Plus ça va, plus j'ai tendance à écouter les albums pour leurs pochettes et à ignorer les sorties triple A. Parfois, la musique n'est pas à la hauteur de l’œuvre d'art (le dernier Vassafor m'a assez déçu par exemple) et parfois, je tombe sur une perle rare. « We Are the Parasite, We Are the Cancer » de The King Is Blind en est une.


Je dois le confesser, en plus de la pochette, j'ai un autre péché mignon. Quand, dans l'intro d'un morceau, une voix susurre le nom du morceau ou de l'album avant que le riff ne déchire le silence, je couine de bonheur. Le meilleur exemple est sans doute « You Will Never Be One of Us » de Nails, rien que d'y penser, j'ai des frissons. C'est une technique qui fonctionne même dans les morceaux non-metal, j'en tiens pour preuve le merveilleux « Ladies & Gentlemen We Are Floating in Space » de Spiritualized. « Patriarch », le morceau introductif de cet album reproduit le même procédé.

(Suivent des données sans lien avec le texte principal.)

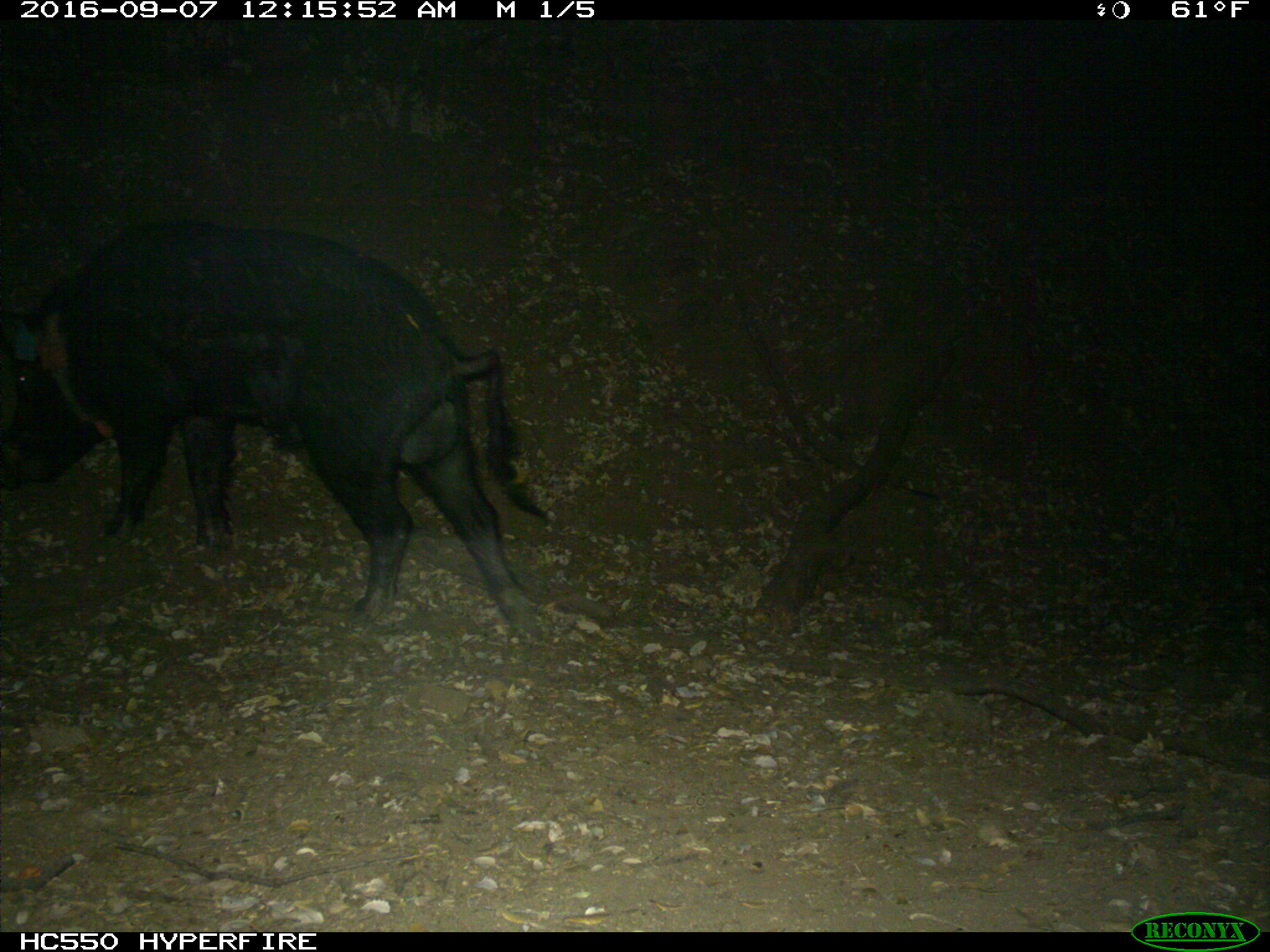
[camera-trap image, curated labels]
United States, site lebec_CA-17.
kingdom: Animalia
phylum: Chordata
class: Mammalia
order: Artiodactyla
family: Suidae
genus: Sus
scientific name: Sus scrofa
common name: wild boar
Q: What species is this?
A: Sus scrofa (wild boar).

Et quitte à prolonger l'instant confessions, je l'avoue, dès qu'un groupe se présente comme « post-xx », mon palpitant s'affole. Et alors que je commence à être rodé en post-rock, post-metal et autres post-hardcore, que le post-modernisme et la post-vérité occupent mes moments de réflexion, le « post-grind » que propose le groupe anglais qui nous intéresse aujourd'hui m'était totalement inconnu. C'est donc avec un espoir sincère et une dévotion complète que je me lance dans l'écoute de ce deuxième album de The King Is Blind.


Après l'écoute, il est temps de séparer le grain de l’ivraie. Cet album relève-t-il vraiment du post-grind ? Pas vraiment. On est plutôt sur du death protéiforme et innovant. Ni vraiment progressif ni vraiment techdeath, il s'agit juste d'une curiosité de metal extrême qui s'affranchit des frontières et des codes d'un style sclérosé par tant de sous-genres.


On y trouve du tremolo picking, des breaks death moderne, des accès de rage grind, une rugosité thrash sans rien de superflu. Les breaks sont courts, les riffs équilibrés et le résultat final est certifié 100% sans baratin.


Le morceau « Like Gods Departed » illustre bien mon propos avec son intro très proche d'un morceau de sludge atmo qui permet à l'album de respirer, de se renouveler et de proposer une œuvre vivante, en mouvement, après deux pistes à fond les marrons. Lui succède un riff que nombre de groupes de doom n'auraient pas renié avant de progresser vers un riff death old-school floridien qui me rappelle Death période Leprosy.
Un constat s'impose : c'est brillant, chaque idée de composition est pertinente et se mêle parfaitement à la précédente.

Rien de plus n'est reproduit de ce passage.